▶ PASSAGE:
—————
Results supported hypotheses (1) The lions would learn quickly and thus response time will decrease throughout trials and (2) Both lions would learn just as efficiently by having the same success rate (Figure 3). Hypothesis 3--both lions would learn equally efficiently with a decreasing response time--could not be supported (Figure 4).

        Response time decreased significantly over time from the first day of the novel learning task revealing the extremely rapid memory formation within lions (Figure 2, p-value=0.048). From trial 1 to 2 there is a massive decline in response time, indicating that learning begins on the first day. A regression excluding the first trial yields a non-significant difference (p-value=0.12) implying that once the task was learned this process was not improved throughout all trials; only improved upon when in relation to the first time the task was presented.  

        Although Kion and Khalanga had no significant difference between success rate (Figure 3, p-value=0.318), supporting the second hypothesis, they did have different response times (Figure 4, p=0.027), rejecting the third hypothesis. This suggests individualistic variation in learning abilities. but would need to be examined further to distinguish definitively. Interestingly, once a lion had chosen a bucket their presence deterred the other from approaching that location. This may have influenced the effects on success rate and response time. If each lion were tested individually this could have been avoided.  

        Color cognition all depends on how an individual perceives color. Lions’ vision has been proven to be trichromatic, as they have both rods and cones, but the actual tones or pigments they see may be quite different to how humans experience the primary colors (Spector, 2018). This is mainly due to the abundance of rods versus cones, the cell detecting light rather than color (Peel 2011). Despite the lack of vibrancy in feline color vision, Kion and Khalanga were still successful in identifying and retaining the color blue. According to prior research, lions have been known to detect blues and greens more readily than red (Peel 2011; Spector 2018). This may be the reason for the lions’ success rates. To mitigate this problem, blues and greens should be omitted from color memory tasks to ensure the feline’s approach to the object is based solely on memory and not visual attraction. In addition, utilizing multiple hues of the same color could help us determine how well lions perceive color.
—————
▶ TASK 1: Return the part of the lion learning passage starting with "Response time decreased" and going on through "task was presented.", copied word for word.
▶ TASK 2: In the lion learning passage, what p-value did the regression that excluded the first trial produce?
▶ TASK 3: Continue the lion learning passage from its last sentence.
The entries that follow the lion learning passage are not needed for any task.

▶ INPUT DATA:
—————
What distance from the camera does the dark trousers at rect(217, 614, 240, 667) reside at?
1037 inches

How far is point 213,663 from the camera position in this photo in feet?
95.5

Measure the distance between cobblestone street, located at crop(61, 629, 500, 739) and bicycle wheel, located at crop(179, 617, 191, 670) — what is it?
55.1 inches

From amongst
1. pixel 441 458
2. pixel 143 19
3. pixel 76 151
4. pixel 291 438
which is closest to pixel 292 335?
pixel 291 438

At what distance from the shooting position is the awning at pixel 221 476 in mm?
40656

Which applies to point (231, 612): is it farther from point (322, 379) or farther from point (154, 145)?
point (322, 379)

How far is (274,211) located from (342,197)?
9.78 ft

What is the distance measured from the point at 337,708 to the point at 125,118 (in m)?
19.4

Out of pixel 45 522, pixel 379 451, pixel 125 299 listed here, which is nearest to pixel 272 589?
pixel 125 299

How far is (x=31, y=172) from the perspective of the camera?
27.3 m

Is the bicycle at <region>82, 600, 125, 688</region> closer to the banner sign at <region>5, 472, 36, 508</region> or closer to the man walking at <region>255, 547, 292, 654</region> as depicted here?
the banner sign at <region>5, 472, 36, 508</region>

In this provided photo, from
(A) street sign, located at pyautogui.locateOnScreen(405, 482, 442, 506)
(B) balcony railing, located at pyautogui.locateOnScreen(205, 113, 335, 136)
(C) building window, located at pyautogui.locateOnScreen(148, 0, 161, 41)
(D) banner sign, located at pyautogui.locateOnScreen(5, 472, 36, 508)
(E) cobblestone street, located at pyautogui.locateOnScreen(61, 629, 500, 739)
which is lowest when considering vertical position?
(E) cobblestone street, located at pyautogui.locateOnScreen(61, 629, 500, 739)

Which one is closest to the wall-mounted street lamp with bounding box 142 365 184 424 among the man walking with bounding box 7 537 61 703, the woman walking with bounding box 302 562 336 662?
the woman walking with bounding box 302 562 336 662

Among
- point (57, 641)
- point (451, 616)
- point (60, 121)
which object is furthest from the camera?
—————
▶ TASK ANSWER 1:
Response time decreased significantly over time from the first day of the novel learning task revealing the extremely rapid memory formation within lions (Figure 2, p-value=0.048). From trial 1 to 2 there is a massive decline in response time, indicating that learning begins on the first day. A regression excluding the first trial yields a non-significant difference (p-value=0.12) implying that once the task was learned this process was not improved throughout all trials; only improved upon when in relation to the first time the task was presented.

▶ TASK ANSWER 2: 0.12

▶ TASK ANSWER 3:
        Lions also have a great sense of smell due to the presence of the Jacobson’s organ on the roof of their mouth (ALERT 2019). Since this is the case, it is possible that the lions chose the blue bucket based on the lingering scent of meat. The bucket was rinsed out only when excessive liquid from the meat remained. For future studies, careful cleaning of the bucket should be enforced to ensure the intent of the lions is entirely based on memory and not scent from past rewards.  

        To further explore lion cognition, I would like to continue this study by using different objects with the same primary colors to see if they persist to visit the blue object out of attraction or if they really are retaining information.  This could further prove the impressive memory capabilities lions possess.  I would also like to replicate this study with the lions of my home zoo; Cleveland Metroparks Zoo of Cleveland, OH, USA.  If this can be proven within multiple individuals of different origins it will provide more insight upon this fascinating species.

        This study has continued to show that lions learn quickly and associate colors with memories. It has only begun to scratch the surface of how well these animals form memories and apply them to everyday life. This high cognition could be utilized in conservation efforts. For instance, if an animal could learn and remember that a particular color is good or bad it could either attract or deter the animal from visiting that area. This could limit wildlife poaching and other human-wildlife conflicts.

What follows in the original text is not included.